GEÇİM ŞARTLARI UYULMALI        

Asgari ücretin saptamasında Anayasa'da yer alan 'Geçim Şartları' yaklaşımına öncelikle uyulması gerektiğini ifade eden Edip Gülnar, açıklamasını şu sözlerle tamamladı

Asgari ücretin saptanmasında Anayasa’da yer alan “geçim şartları” yaklaşımına öncelikle uyulmalıdır. Günün ekonomik ve sosyal koşullarına göre işçinin ve ailesinin insanca yaşamasını mümkün kılacak ve insanlık onuruyla bağdaşacak asgari ücreti belirlenmelidir. İçinde yaşadığımız salgın koşullarının yarattığı gelir kaybı ve gider artışları da dikkate alınmalıdır. 
Asgari ücret Asgari Geçim İndirimi (AGİ) hariç ve net olarak açıklanmalıdır. Bu ücretten yapılacak vergi, sosyal güvenlik vb. kesintiler net tutarın üzerine ilave edilmeli ve yıl boyunca asgari ücret açıklanan bu net ücretin altına düşmemelidir. 
Ücretlerin asgari ücrete tekabül eden kısmı vergiden muaf olmalıdır. Ayrıca ücretliler için damga vergisi uygulaması kaldırılmalıdır. Asgari ücret sonrası ilk vergi basamağı için uygulanacak oran yüzde 10 olmalıdır. 
Asgari ücret, herhangi bir ayrım yapılmadan yine ulusal düzeyde tek olarak ve yıllık belirlenmelidir. İşçilerin arasında nitelik, kıdem, işin mahiyeti gibi ekonomik amaçlı değerlendirmelerin tümünden bağımsız olarak ele alınmalıdır. 
Asgari ücret, ekonomik ölçülerin ötesinde sosyal bir ücret olarak kabul edilmeli ve bu özelliği temel alınarak belirlenmelidir. 
Devlet çalışanlar arasında ayrım yapmamalı, kamuda geçerli en düşük aylık tutarın asgari ücret belirlenirken de dikkate alınmalıdır.
Asgari ücretle bağlantılı olarak ve günümüz ekonomik koşullarını da dikkate alarak;
İşverenlere sağlanan sosyal güvenlik prim desteğin benzeri işçilere de verilmeli ve işçilerin sosyal güvenlik haklarında bir kayıp yaratmayacak şekilde işçi SGK prim payı 5 puan düşürülerek bütçeden karşılanmalıdır. 
Pandemi koşullarında işsizlik sigortasından işçilere yapılan ödemelerin (kısa çalışma ödeneği, nakdi gelir desteği ve işsizlik sigortası) alt sınırı asgari ücret olmalıdır.

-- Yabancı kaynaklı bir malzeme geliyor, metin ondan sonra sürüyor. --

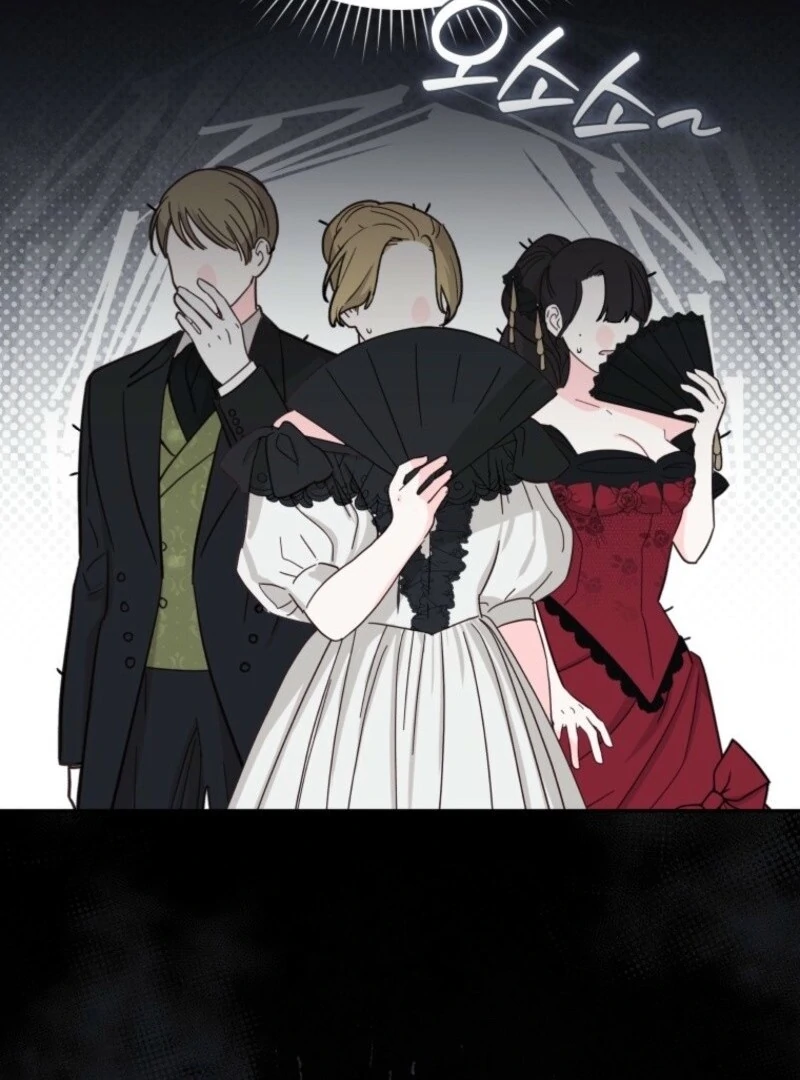 The Villain’s Daughter in law is Inherently Powerful Chapter 30 - Page 84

Pandemide iş ve gelir kaybı olan işçilere asgari ücret düzeyinden az olmayan bir nakdi gelir desteği verilmelidir. Bu destek kayıtsız çalışan işçiler için bütçeden karşılanmalıdır. 
“Sosyal Devlet” ilkesi gereği “aile yardımı” çalışmayan eş için uygulamaya konulmalıdır.
Sendikal örgütlenmenin olduğu işyerleri için asgari ücret teşviki uygulanmalıdır.